GT: Some think tanks said that after the Russia-Ukraine conflict, Japan's China policy has come to a critical crossroads. How do you understand this? This year marks the 50th anniversary of the normalization of China-Japan relations. What challenges will the Kishida government face?

Hamada: Japan and China are neighboring countries with a long history of exchanges. The normalization of diplomatic relations in 1972 was realized by the decision and foresight of the two leaders, Kakuei Tanaka and Zhou Enlai. Currently, the relationship between the two countries is not always mutually supportive, but if it is a relationship that cannot be moved toward each other, we should understand each other's positions and cooperate to overcome the immediate challenges and pursue the possibility of coexistence and co-prosperity in the future. 
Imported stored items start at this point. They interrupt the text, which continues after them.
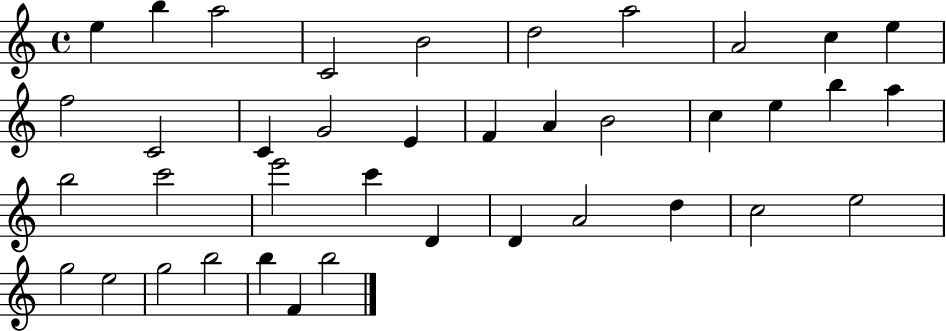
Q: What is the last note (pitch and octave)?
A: B5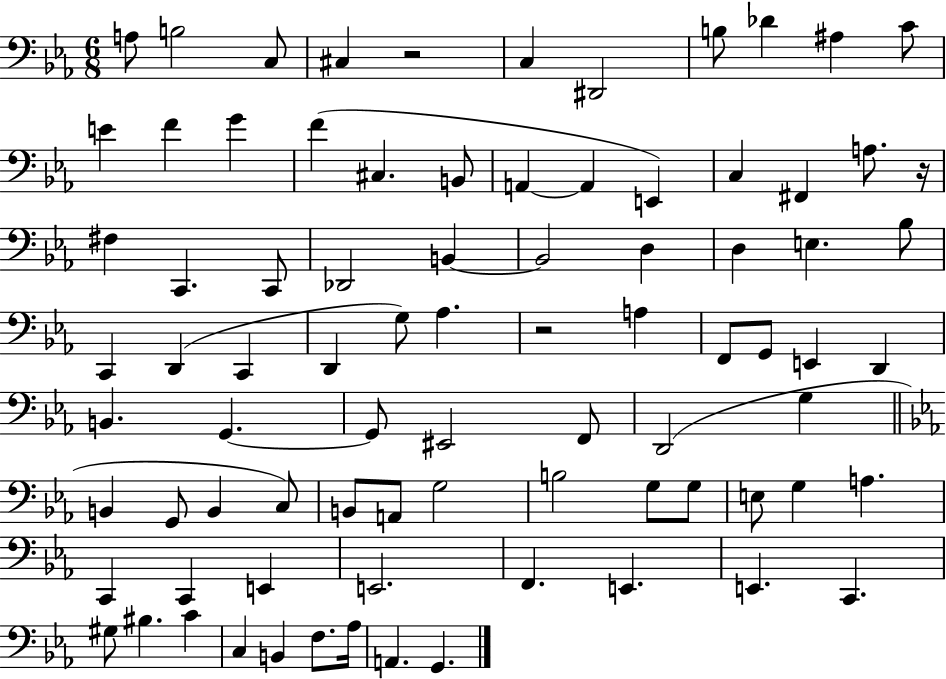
A3/e B3/h C3/e C#3/q R/h C3/q D#2/h B3/e Db4/q A#3/q C4/e E4/q F4/q G4/q F4/q C#3/q. B2/e A2/q A2/q E2/q C3/q F#2/q A3/e. R/s F#3/q C2/q. C2/e Db2/h B2/q B2/h D3/q D3/q E3/q. Bb3/e C2/q D2/q C2/q D2/q G3/e Ab3/q. R/h A3/q F2/e G2/e E2/q D2/q B2/q. G2/q. G2/e EIS2/h F2/e D2/h G3/q B2/q G2/e B2/q C3/e B2/e A2/e G3/h B3/h G3/e G3/e E3/e G3/q A3/q. C2/q C2/q E2/q E2/h. F2/q. E2/q. E2/q. C2/q. G#3/e BIS3/q. C4/q C3/q B2/q F3/e. Ab3/s A2/q. G2/q.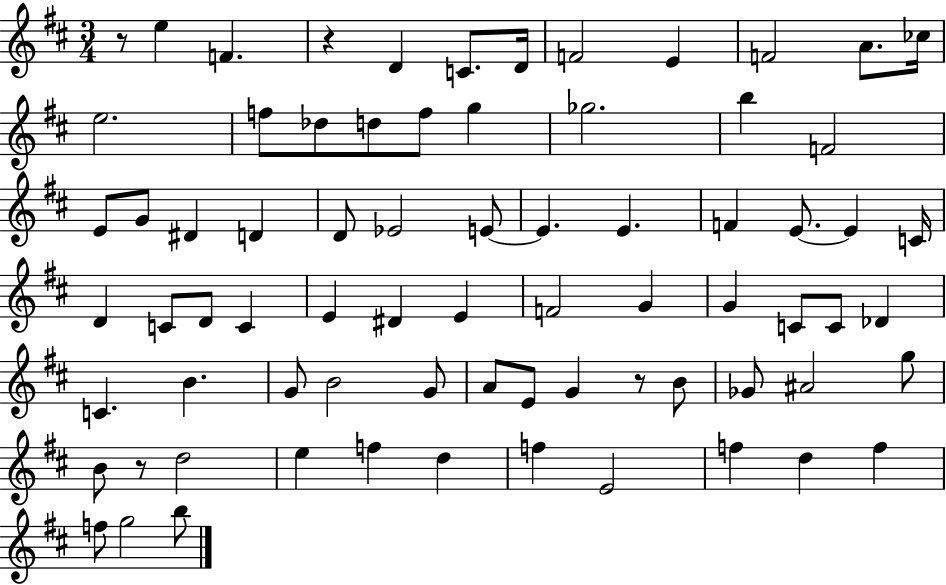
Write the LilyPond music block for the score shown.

{
  \clef treble
  \numericTimeSignature
  \time 3/4
  \key d \major
  \repeat volta 2 { r8 e''4 f'4. | r4 d'4 c'8. d'16 | f'2 e'4 | f'2 a'8. ces''16 | \break e''2. | f''8 des''8 d''8 f''8 g''4 | ges''2. | b''4 f'2 | \break e'8 g'8 dis'4 d'4 | d'8 ees'2 e'8~~ | e'4. e'4. | f'4 e'8.~~ e'4 c'16 | \break d'4 c'8 d'8 c'4 | e'4 dis'4 e'4 | f'2 g'4 | g'4 c'8 c'8 des'4 | \break c'4. b'4. | g'8 b'2 g'8 | a'8 e'8 g'4 r8 b'8 | ges'8 ais'2 g''8 | \break b'8 r8 d''2 | e''4 f''4 d''4 | f''4 e'2 | f''4 d''4 f''4 | \break f''8 g''2 b''8 | } \bar "|."
}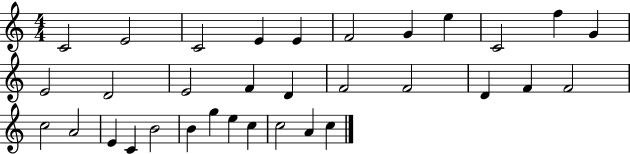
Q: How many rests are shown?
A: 0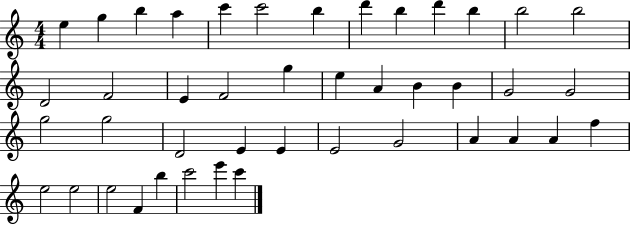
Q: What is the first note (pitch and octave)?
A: E5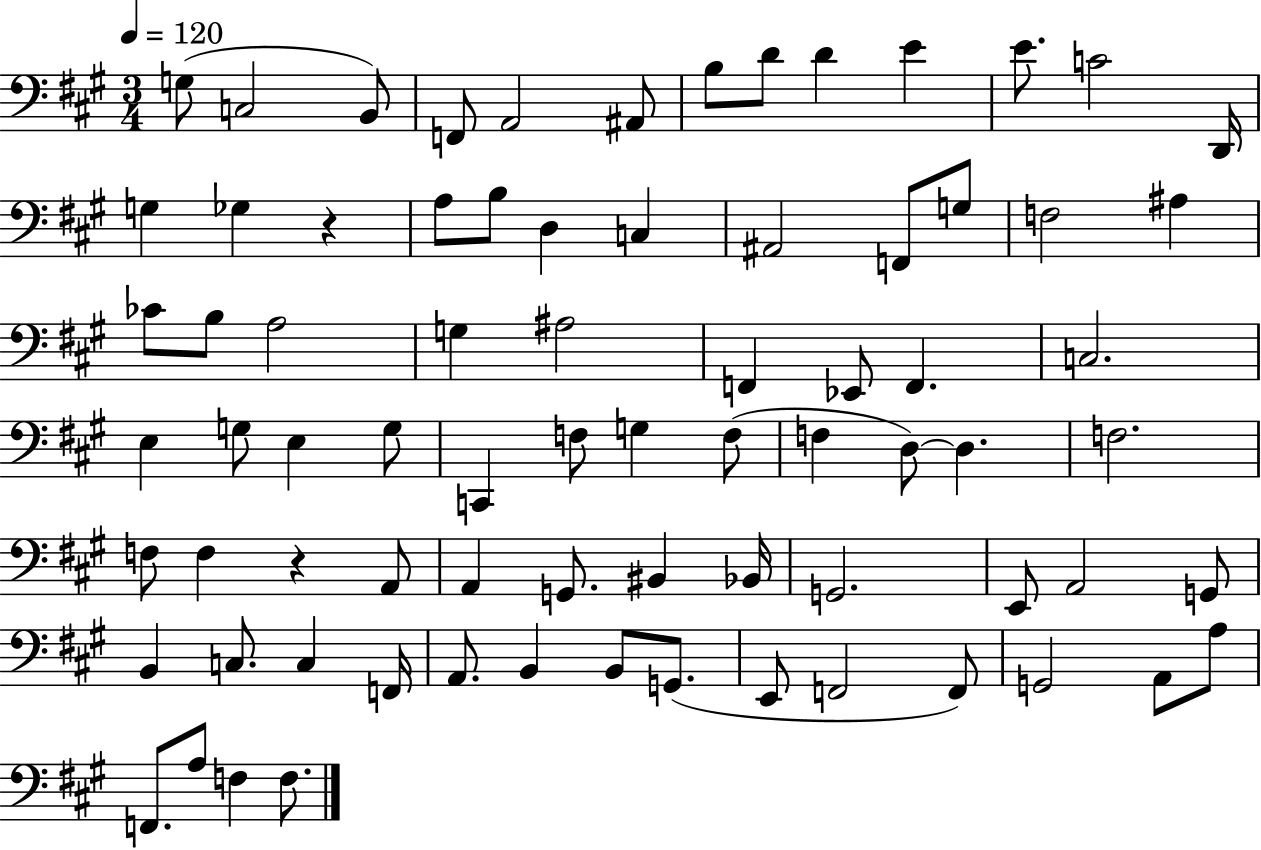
X:1
T:Untitled
M:3/4
L:1/4
K:A
G,/2 C,2 B,,/2 F,,/2 A,,2 ^A,,/2 B,/2 D/2 D E E/2 C2 D,,/4 G, _G, z A,/2 B,/2 D, C, ^A,,2 F,,/2 G,/2 F,2 ^A, _C/2 B,/2 A,2 G, ^A,2 F,, _E,,/2 F,, C,2 E, G,/2 E, G,/2 C,, F,/2 G, F,/2 F, D,/2 D, F,2 F,/2 F, z A,,/2 A,, G,,/2 ^B,, _B,,/4 G,,2 E,,/2 A,,2 G,,/2 B,, C,/2 C, F,,/4 A,,/2 B,, B,,/2 G,,/2 E,,/2 F,,2 F,,/2 G,,2 A,,/2 A,/2 F,,/2 A,/2 F, F,/2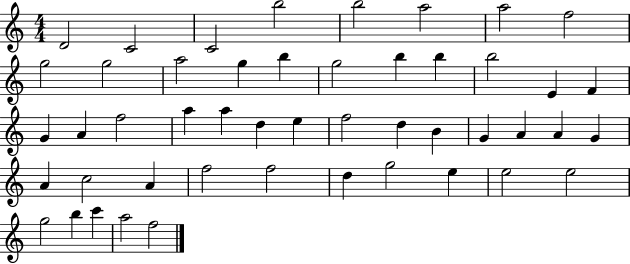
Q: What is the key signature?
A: C major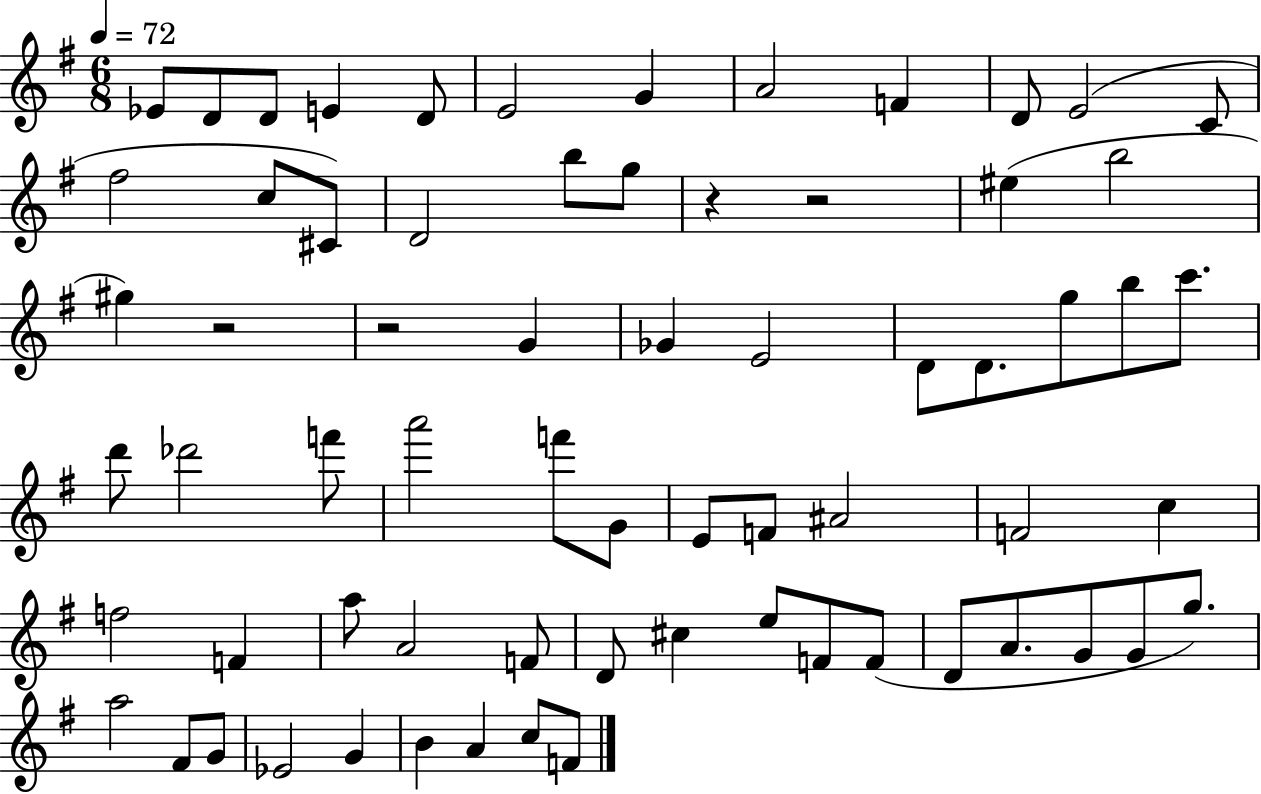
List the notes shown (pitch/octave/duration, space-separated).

Eb4/e D4/e D4/e E4/q D4/e E4/h G4/q A4/h F4/q D4/e E4/h C4/e F#5/h C5/e C#4/e D4/h B5/e G5/e R/q R/h EIS5/q B5/h G#5/q R/h R/h G4/q Gb4/q E4/h D4/e D4/e. G5/e B5/e C6/e. D6/e Db6/h F6/e A6/h F6/e G4/e E4/e F4/e A#4/h F4/h C5/q F5/h F4/q A5/e A4/h F4/e D4/e C#5/q E5/e F4/e F4/e D4/e A4/e. G4/e G4/e G5/e. A5/h F#4/e G4/e Eb4/h G4/q B4/q A4/q C5/e F4/e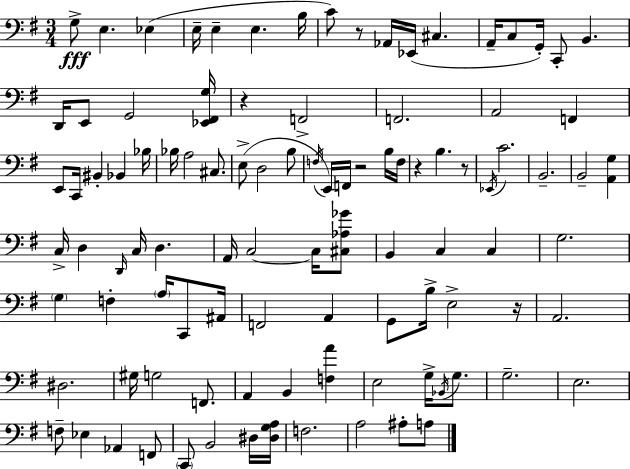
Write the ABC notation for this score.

X:1
T:Untitled
M:3/4
L:1/4
K:Em
G,/2 E, _E, E,/4 E, E, B,/4 C/2 z/2 _A,,/4 _E,,/4 ^C, A,,/4 C,/2 G,,/4 C,,/2 B,, D,,/4 E,,/2 G,,2 [_E,,^F,,G,]/4 z F,,2 F,,2 A,,2 F,, E,,/2 C,,/4 ^B,, _B,, _B,/4 _B,/4 A,2 ^C,/2 E,/2 D,2 B,/2 F,/4 E,,/4 F,,/4 z2 B,/4 F,/4 z B, z/2 _E,,/4 C2 B,,2 B,,2 [A,,G,] C,/4 D, D,,/4 C,/4 D, A,,/4 C,2 C,/4 [^C,_A,_G]/2 B,, C, C, G,2 G, F, A,/4 C,,/2 ^A,,/4 F,,2 A,, G,,/2 B,/4 E,2 z/4 A,,2 ^D,2 ^G,/4 G,2 F,,/2 A,, B,, [F,A] E,2 G,/4 _B,,/4 G,/2 G,2 E,2 F,/2 _E, _A,, F,,/2 C,,/2 B,,2 ^D,/4 [^D,G,A,]/4 F,2 A,2 ^A,/2 A,/2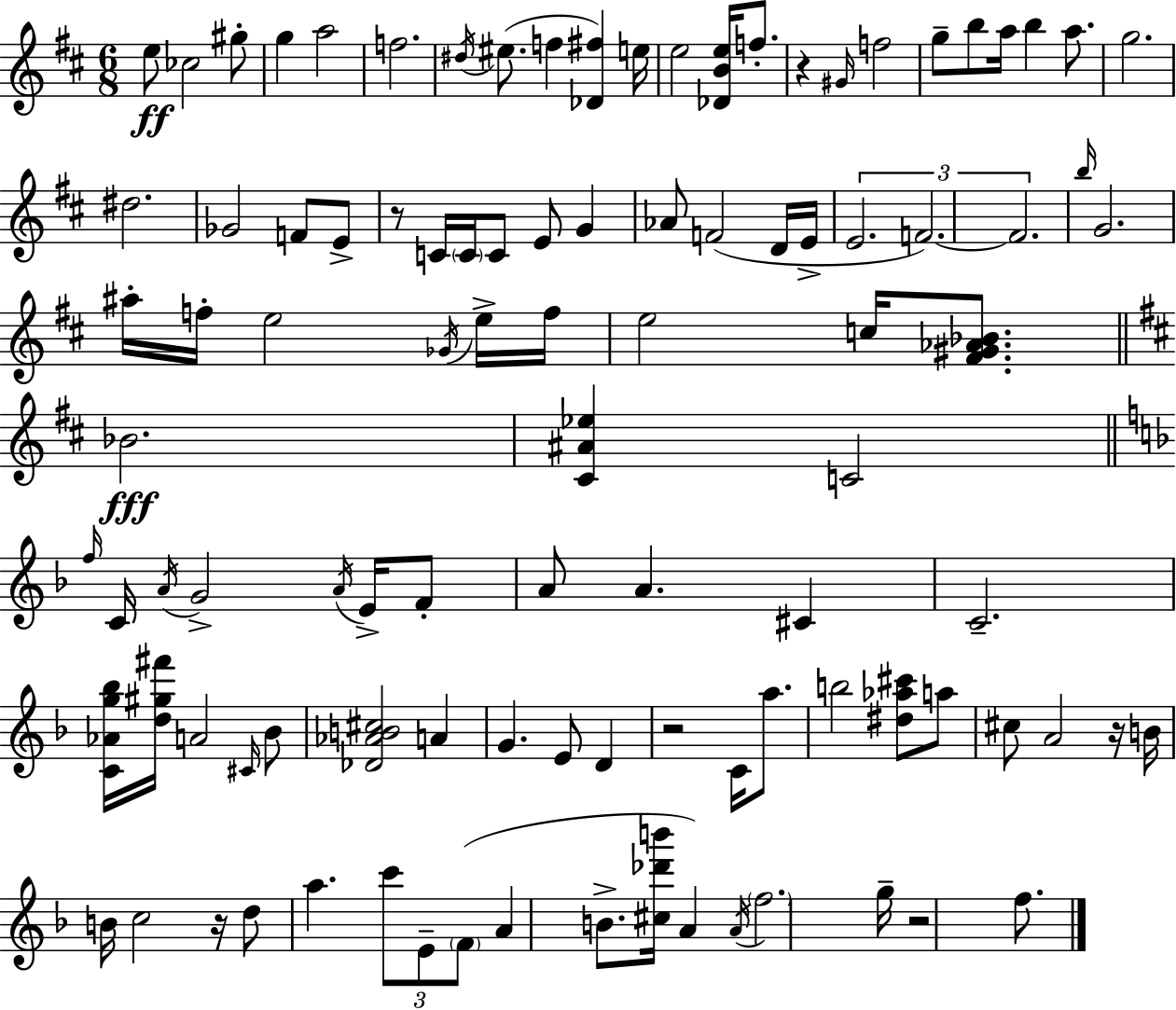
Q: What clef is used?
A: treble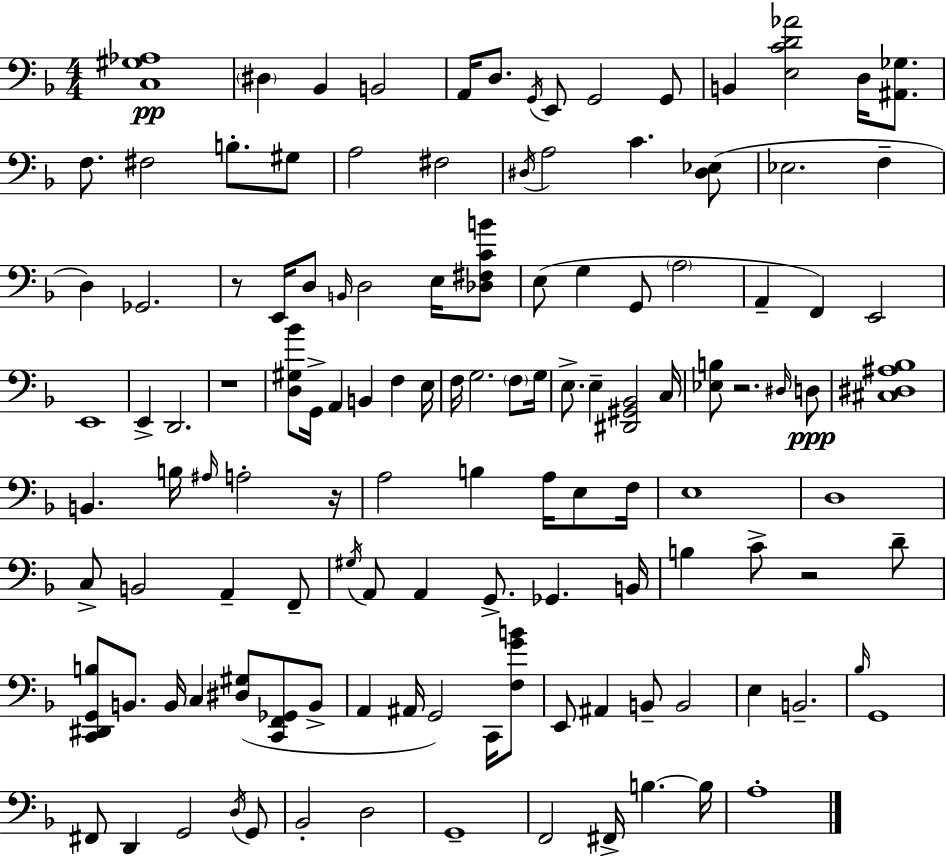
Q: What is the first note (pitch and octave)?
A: D#3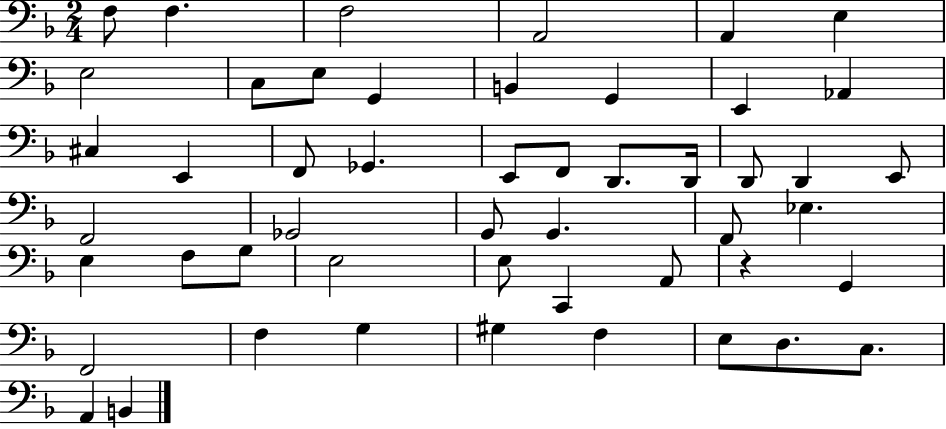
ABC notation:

X:1
T:Untitled
M:2/4
L:1/4
K:F
F,/2 F, F,2 A,,2 A,, E, E,2 C,/2 E,/2 G,, B,, G,, E,, _A,, ^C, E,, F,,/2 _G,, E,,/2 F,,/2 D,,/2 D,,/4 D,,/2 D,, E,,/2 F,,2 _G,,2 G,,/2 G,, F,,/2 _E, E, F,/2 G,/2 E,2 E,/2 C,, A,,/2 z G,, F,,2 F, G, ^G, F, E,/2 D,/2 C,/2 A,, B,,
The challenges facing Asia and the world, not just Japan and China, are numerous. Not to mention infectious diseases, natural disasters, food and energy shortage, environmental issues, etc. I would like the Kishida administration to understand that unilateralism has its limits and that it is essential to form a coalition with Asia and the world to solve these global challenges. First of all, I would like Mr. Kishida to share such a sense of crisis and the idea of a fateful community through a summit meeting with China, which has the largest population in the world and is Japan's indispensable trading partner, and find a common way to world peace.